Zamieszki w Gudźaracie w 2002 roku
Niepokoje w Gudźaracie, w zachodnich Indiach, rozpoczęły się 27 lutego 2002 roku po pożarze pociągu Sabarmati Express w Godhrze. W pociągu znajdowało się wielu działaczy hinduistycznych, wracających z kontrowersyjnego miejsca kultu w Ayodhya. Pożar, w którym zginęło 58 osób, stał się przyczyną fali przemocy, prowadząc do śmierci 1044 osób, głównie muzułmanów.
Zamieszki
Najbardziej dramatyczne wydarzenia miały miejsce 28 lutego, gdy tłum protestujących podjął atak na muzułmańską dzielnicę Naroda Patia w Ahmadabadzie.

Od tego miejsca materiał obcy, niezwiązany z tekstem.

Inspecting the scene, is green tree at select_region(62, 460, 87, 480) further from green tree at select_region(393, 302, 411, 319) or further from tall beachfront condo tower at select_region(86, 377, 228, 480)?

Użyto gazu LPG, co doprowadziło do zniszczenia wielu domów. Obserwatorzy z Human Rights Watch zauważyli, że policja nie interweniowała w obliczu agresywnego tłumu, co skłoniło muzułmanów do tworzenia własnych grup obronnych.
Śledztwo
Rząd powołał specjalną komisję, która przeprowadziła śledztwo na podstawie 2094 zeznań świadków. Oskarżono organizacje takie jak BJP i VHP o wspieranie przemocy. Mimo skazania kilkudziesięciu osób, wiele z nich zostało uniewinnionych, co w przypadkach takich jak podpalenie piekarni Best Bakery, w którym zginęło 14 osób, wywołało dalsze niepokoje. Krytyka skierowana była także w stronę administracji, zarzucającej zaniechanie działań, które mogłyby ocalić życie.
Rola mediów
Media odegrały kontrowersyjną rolę podczas zamieszek. Angielskojęzyczne media oskarżano o usprawiedliwianie przemocy, podczas gdy media w gudźarati były krytykowane za bezkrytyczne powtarzanie słów premiera Narendra Modiego, który popierał działania odwetowe hindusów. W efekcie, przekaz medialny w różny sposób wpływał na postrzeganie wydarzeń i ich kontekstu społecznego.